Tuesday, November 11, 2014

The First Vampire Film

There were over 25 movies produced during the silent era with the word vampire in the title, as a result many writers and researchers assumed, incorrectly that all these films were about vampires. Case in point, Vampire of the Coast (1909) is credited by many sources as being the first vampire movie; however, this was not a vampire movie at all, at least not in the conventional sense of the word. The Olean Evening Times of April 1909 gave a brief description of Vampire of the Coast. -  “Outlaws cause wreck of ship on rock-bound coast. An unusual elopement of pretty girl adds to the entertainment."
            What causes the confusion with this film and many others like it, is the fact that there is little or no information about many these early “vampire films” other than their title and an approximate release dates. Many people assume that because the word vampire is in the title, the film must be about vampires. The word vampire did not always mean a blood sucking undead fiend; it was sometimes used to describe a villain or an unsavory character.

               “Vampire” or “vamp” was also a term commonly used in early Hollywood to describe a woman who uses her charms to seduce a man. The term was use in reference to several silent movie actresses and was used pretty much the same way we would use the word “Diva” today.  Theda Bara who was one of Hollywood’s earliest sex symbols was known for being the quintessential vamp.
 The use of  “vampire” or “vamp”  to describe a female fatale in the early 20th century is credited to Rudyard Kipling’s  poem “The Vampire  published  1897 . It is said that Kipling found his inspiration from a painting by Philip Burne-Jones  
Some of the most famous mistaken vampire movies besides Vampire of the Coast are:
In the Grip of the Vampire (1913) in this French film the vampire is figurative. A girl’s uncle attempts to erase her mind with drugs in order to get her inheritance.
The Vampire's Trail (1914) a short Drama directed by T. Hayes Hunter and Robert G. Vignola, starring Alice Joyce, Tom Moore, and Alice Hollister.  This film is a drama and has nothing to do with vampires.

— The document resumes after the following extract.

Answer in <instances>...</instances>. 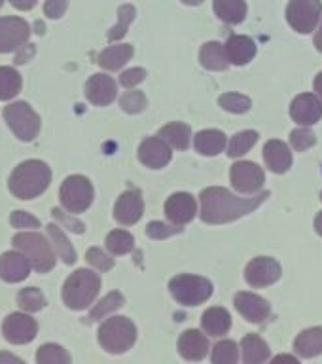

Vampires of the Night (1914) a lost Italian film was not a horror film at all.  It is instead a drama about a condemned prisoner who writes to his wife to explain his situation. The wife, fearing that she will no longer be able to take care of her only child, hands the child over to her grandmother. The grandmother then takes the child to the home of a Duke and Duchess and steals their child in exchange.
The Devil's Daughter (1915) was an American drama, not a horror film in the least.  Directed by Frank Powell and starring the most famous vamp of them all, Theda Bara. This film is also considered to be lost.
The Devil's Daughter with the Queen of the Vamps, Theda Bara.
               So what was the first vampire movie ever made? A strong contender is a British film The Vampire (1913) in this film a native woman in India kills a hunter and when his friend shoots her, she turns into a snake woman and kills him as well. In Indian culture, vampires are allegedly able to turn into various animals, the snake is one animal form that is assumed quite often, particularly by female vampires. Unfortunately, The Vampire (1913) is a lost film, but it may very well be the very first vampire film.
               It’s also worth mentioning that Dracula’s Death(1921) or Drakula halála, written and directed by Károly Lajthay, was not the first Dracula film as some believe. Dracula’s Death (1921) a Hungarian film is not really about Dracula at all. This film depicts a woman’s frightening experiences after visiting an insane asylum where one of the inmates claims to be the famous Count Dracula.  She is then plagued by visions of the count and is unable to determine if the visions are real are simply nightmares. This film is currently believed to be lost.

Perhaps the most famous mistaken vampire movie of all is them London After Midnight (1927) directed by Todd Browning and starring Lon Chaney. In this film Chaney plays a Scotland Yard detective who disguises himself to look like a vampire in order to catch a murderer. As with many American films during this era the supernatural was explained away by logical means.  In this case Chaney is merely pretending to be a vampire, hence there is no real vampire in this movie. London After Midnight (1927) is perhaps the most sought after lost film, the last known copy was destroyed in a film vault fire in 1967.


  1. You can find another example of them using vampire as fem fatale in such newspaper articles as:

    This is from Chicago, IL, USA's The Day book., April 17, 1916

    This is from Chicago, IL, USA's The Day book., April 15, 1916

  2. Thanks for the information Rainbow Girl. I will be sure and take a look at these articles.